Era stato stimato da Studio Ambrosetti che il prossimo scudo fiscale italiano avrebbe al più sottratto al sistema finanziario di San Marino (dodici banche
e sessanta tra finanziarie, fiduciarie, società di gestione, compagnie d’assicurazioni), una somma pari a 4,6 miliardi di euro.
Però il decreto emesso ieri dal Consiglio dei Ministri italiano con una specifica parte riguardante i paradisi fiscali, potrebbe costringere ad una valutazione ancor più pessimistica.
Infatti il decreto ‘dispone che gli investimenti e le attività di natura finanziaria detenuti in Paesi black list … si presumono costruiti mediante redditi sottratti a tassazione‘ (Marco Piazza, IlSole24Ore).

Secondo Piazza ‘l’intervento … appare preparatorio a una nuova edizione dello scudo fiscale.‘.

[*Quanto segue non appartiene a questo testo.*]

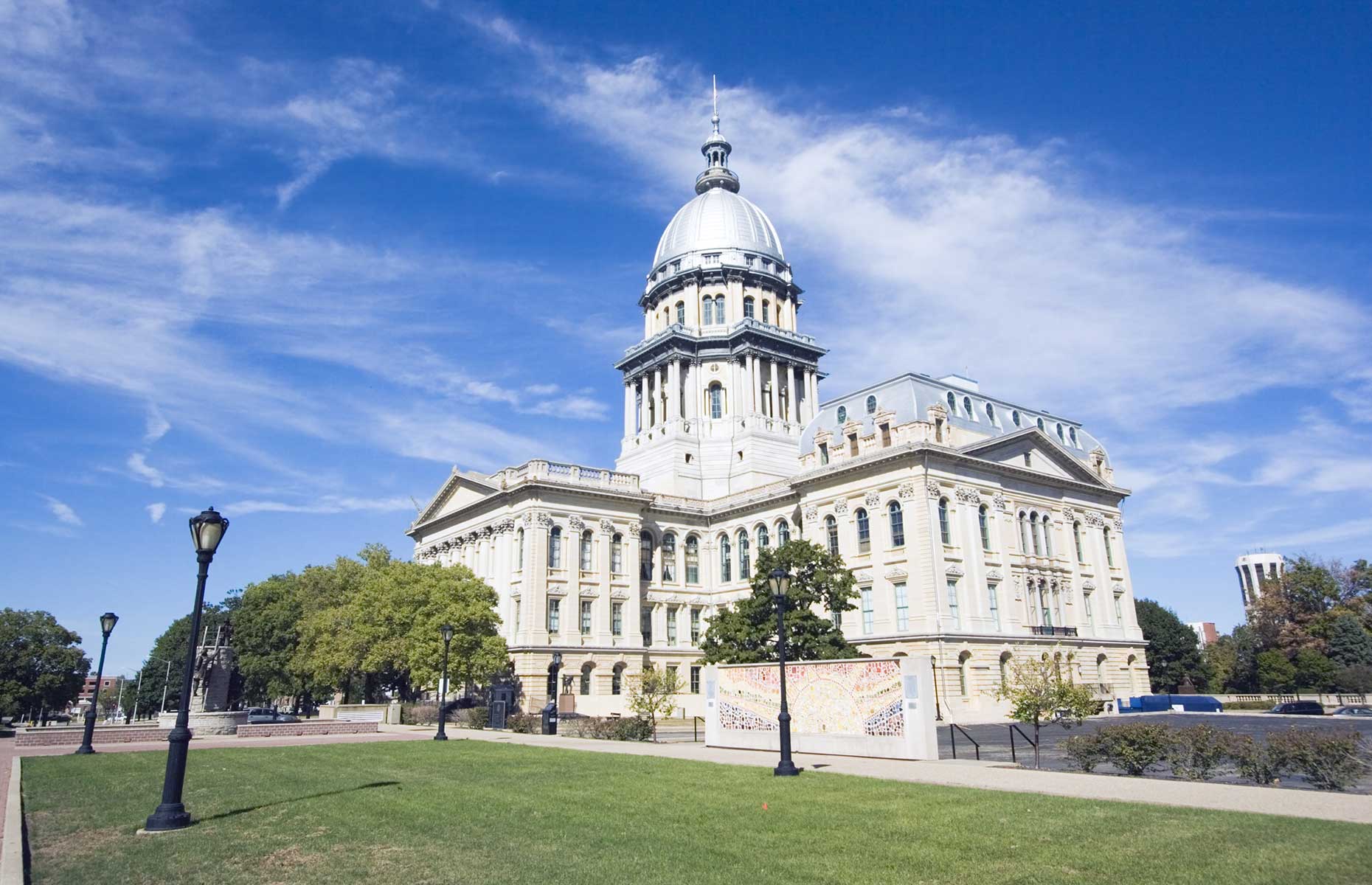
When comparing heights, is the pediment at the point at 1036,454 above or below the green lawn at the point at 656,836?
above

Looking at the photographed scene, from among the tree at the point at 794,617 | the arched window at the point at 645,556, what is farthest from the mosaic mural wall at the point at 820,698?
the arched window at the point at 645,556

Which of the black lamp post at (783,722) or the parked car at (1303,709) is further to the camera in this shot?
the parked car at (1303,709)

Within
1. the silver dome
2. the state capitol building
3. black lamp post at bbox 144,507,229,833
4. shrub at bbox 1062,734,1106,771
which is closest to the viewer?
black lamp post at bbox 144,507,229,833

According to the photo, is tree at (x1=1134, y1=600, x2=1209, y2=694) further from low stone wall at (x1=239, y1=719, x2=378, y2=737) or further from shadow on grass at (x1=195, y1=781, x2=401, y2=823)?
shadow on grass at (x1=195, y1=781, x2=401, y2=823)

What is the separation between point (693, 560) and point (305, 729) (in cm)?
3361

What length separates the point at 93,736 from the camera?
3269 centimetres

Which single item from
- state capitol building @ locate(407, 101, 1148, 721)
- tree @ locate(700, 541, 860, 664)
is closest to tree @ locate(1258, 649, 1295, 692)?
state capitol building @ locate(407, 101, 1148, 721)

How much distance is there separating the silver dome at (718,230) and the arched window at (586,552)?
3235 centimetres

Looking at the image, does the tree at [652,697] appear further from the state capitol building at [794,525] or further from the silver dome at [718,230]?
the silver dome at [718,230]

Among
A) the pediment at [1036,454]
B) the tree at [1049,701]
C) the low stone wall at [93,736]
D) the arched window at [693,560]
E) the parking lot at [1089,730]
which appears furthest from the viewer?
the arched window at [693,560]

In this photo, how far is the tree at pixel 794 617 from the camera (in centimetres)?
4225

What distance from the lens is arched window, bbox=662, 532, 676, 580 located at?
66.1m

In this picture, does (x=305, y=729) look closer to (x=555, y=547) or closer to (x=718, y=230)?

La suddetta tesi è confermata da un trafiletto di IlGiornale.it: ‘la norma … appare decisa in preparazione del nuovo ‘scudo fiscale’, cioè il rientro a pagamento dei capitali esportati illecitamente, che dovrebbe essere approvato dal governo al termine della discussione in sede europea e al G8‘.
Insomma il fatto che le ‘attività detenute nei ‘paradisi fiscali’ vengano equiparate a redditi sottratti alla tassazione (salvo prova contraria)‘ potrebbe indurre ad avvalersi della scappatoia dello scudo fiscale anche soggetti che, visto anche quanto accaduto nelle due edizioni precedenti, non ne avrebbero avuto intenzione.
Si aggiunga poi il deterrente della costituzione di una
unità della Guardia di Finanza ad hoc, con possibilità di operare anche fuori dall’Italia.